R- Não, a gente conversava, batia papo, tudo, mas nunca tive uma amizade, não. Ainda hoje está lá no Exú, onde ele nasceu, tem lá o memorial dele e tudo. Tá sendo, hoje mesmo, em homenagem a ele, que ele nasceu no dia de hoje, dia de Santa Luzia, né? E hoje Exú deve tá tapado de gente, sem ninguém nem poder andar (inaudível)... Em homenagem a ele, ao Luiz Gonzaga, Rei do Baião, e gente da melhor qualidade.
P/1- E nessas andanças, Chico, o que que marcou mais você? Assim, quando você ia fazer evento? Teve alguma história, algum caso que você viveu?
R- Não lembro, não, de caso, não… A gente quando é convidado para fazer os eventos, a gente vai sabendo, como tem os festivais internacionais de livro, feira de livros, o que acontece, como teve agora em novembro, em Fortaleza, e depois teve no Recife. A gente vai a convite dos promotores do evento, a gente vai para participar dos eventos, vamos lá a convite dos promotores dos eventos. Em Fortaleza, a convite da Secretaria de Cultura, e Pernambuco também… É assim que a gente faz.

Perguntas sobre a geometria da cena
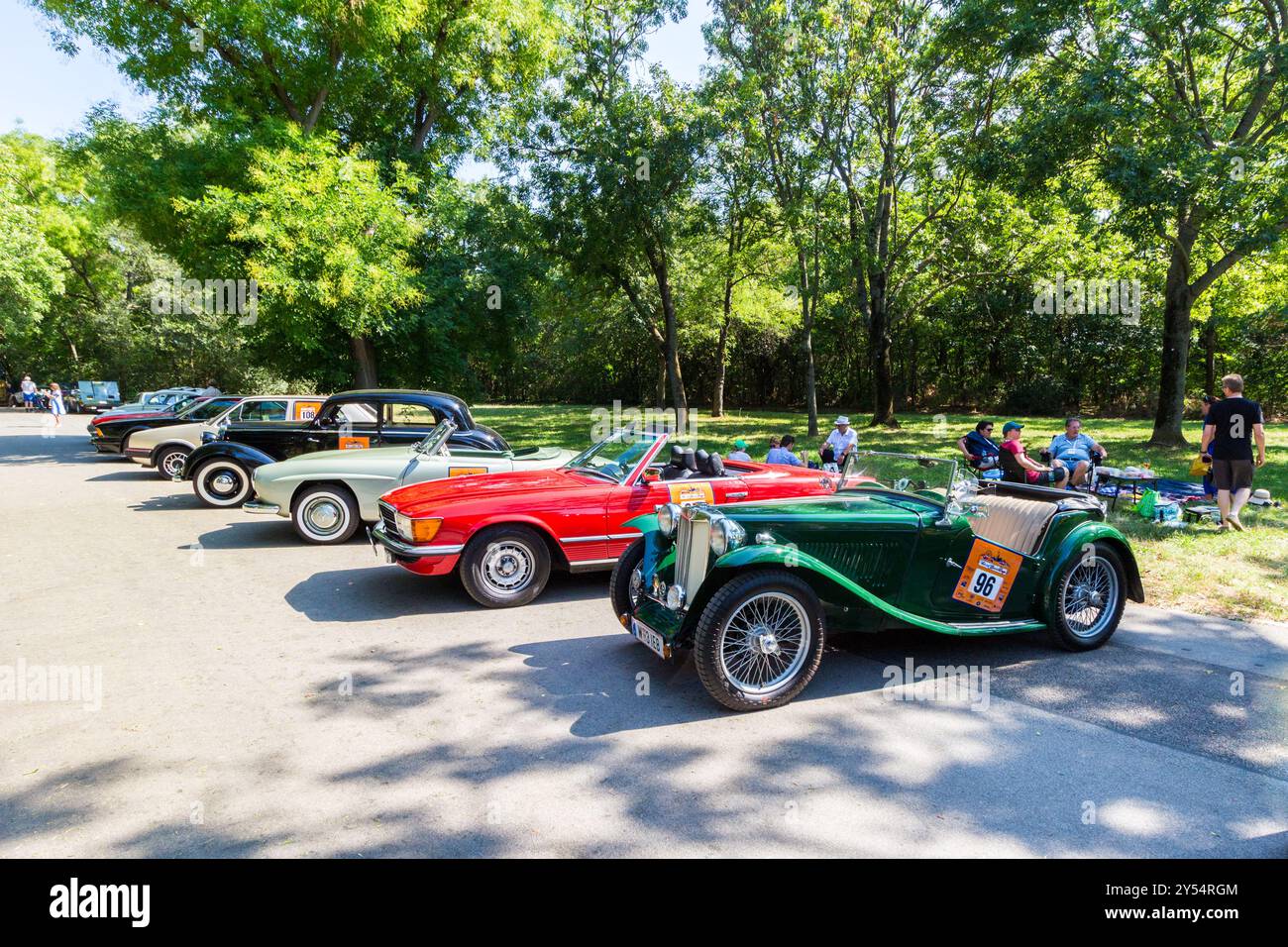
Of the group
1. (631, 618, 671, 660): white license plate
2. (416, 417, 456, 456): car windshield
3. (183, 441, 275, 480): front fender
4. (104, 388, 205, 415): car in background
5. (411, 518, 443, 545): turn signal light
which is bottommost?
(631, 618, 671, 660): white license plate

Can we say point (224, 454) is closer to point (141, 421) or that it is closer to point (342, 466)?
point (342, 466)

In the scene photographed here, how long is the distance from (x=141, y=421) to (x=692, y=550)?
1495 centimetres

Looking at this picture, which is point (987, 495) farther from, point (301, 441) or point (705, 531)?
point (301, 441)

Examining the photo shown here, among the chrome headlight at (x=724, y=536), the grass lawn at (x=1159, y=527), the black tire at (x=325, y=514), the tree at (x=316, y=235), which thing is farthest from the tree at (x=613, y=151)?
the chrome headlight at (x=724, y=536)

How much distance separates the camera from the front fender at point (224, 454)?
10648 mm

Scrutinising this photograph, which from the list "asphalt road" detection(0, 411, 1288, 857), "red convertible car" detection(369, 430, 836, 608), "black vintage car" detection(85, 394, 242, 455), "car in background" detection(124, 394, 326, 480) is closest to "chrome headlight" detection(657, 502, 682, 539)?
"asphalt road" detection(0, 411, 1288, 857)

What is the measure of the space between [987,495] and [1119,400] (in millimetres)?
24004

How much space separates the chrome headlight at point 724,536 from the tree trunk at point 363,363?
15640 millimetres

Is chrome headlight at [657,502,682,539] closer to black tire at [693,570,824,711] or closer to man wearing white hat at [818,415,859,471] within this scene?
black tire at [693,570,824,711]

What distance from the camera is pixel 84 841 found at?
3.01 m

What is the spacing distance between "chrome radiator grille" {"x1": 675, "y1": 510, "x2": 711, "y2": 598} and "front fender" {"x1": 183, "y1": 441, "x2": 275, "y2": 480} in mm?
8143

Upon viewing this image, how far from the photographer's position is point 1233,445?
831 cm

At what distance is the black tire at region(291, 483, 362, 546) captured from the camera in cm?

Ações a realizar –
(1) Reproduza, sem nenhuma alteração, a parte da entrevista que começa em "R- Não, a gente" e termina em "que você viveu?".
(2) Dê continuidade à entrevista a partir da última fala apresentada.

Respostas por tarefa –
(1)
R- Não, a gente conversava, batia papo, tudo, mas nunca tive uma amizade, não. Ainda hoje está lá no Exú, onde ele nasceu, tem lá o memorial dele e tudo. Tá sendo, hoje mesmo, em homenagem a ele, que ele nasceu no dia de hoje, dia de Santa Luzia, né? E hoje Exú deve tá tapado de gente, sem ninguém nem poder andar (inaudível)... Em homenagem a ele, ao Luiz Gonzaga, Rei do Baião, e gente da melhor qualidade.
P/1- E nessas andanças, Chico, o que que marcou mais você? Assim, quando você ia fazer evento? Teve alguma história, algum caso que você viveu?

(2)
P/1- Naquela época, houve assim… A Secretaria convida, você vai, né?
R- É, a gente vai ganhando. Não vai de graça, não.
P/1- Como é que, voltando um pouquinho, quando você era criança e ia declamar na casa das pessoas, como é que acontecia?
R- Eu não ia declamar, não. Eu ia ler cordel lá…
P/1- Ia ler…
R- É, acendia a lamparina e ficava lá lendo os folhetos pra eles, isso eu fiz muitas vezes…
Menino, doze, treze anos de idade, eu fazia isso. Mas era porque eu gostava de fazer mesmo. Minha mãe levava, tinha aqueles convites, e a gente ia… Era assim que a gente fazia.
P/1- Queria perguntar também dessa sua parceria com o Lirinha. Como é que aconteceu?
R- Eu conheci o Lirinha eu tinha nove anos de idade… nove não, dez anos de idade, lá no Teatro Santa Isabel, no Recife, ele declamando já. E depois a gente seguiu trabalhando, declamando meus trabalhos, até hoje ele declama meus trabalhos, e ele declama com uma qualidade excelente, com primeira qualidade. Os direitos autorais daquilo que ele faz passam pra minha conta, não fica com nada, ele mesmo devolve pra minha conta, já fez isso mais de uma vez. E quando ele tá na região que eu estou, ele me convida, aí eu vou, e ele participa junto dos eventos. Lá em Arcoverde, que é a terra dele, eu já fui mais de uma vez a convite dele.
P/2- (inaudível)
R- Já, muitas vezes!
P/1- Já fez participação?
R- Não, participava não. Só assistia.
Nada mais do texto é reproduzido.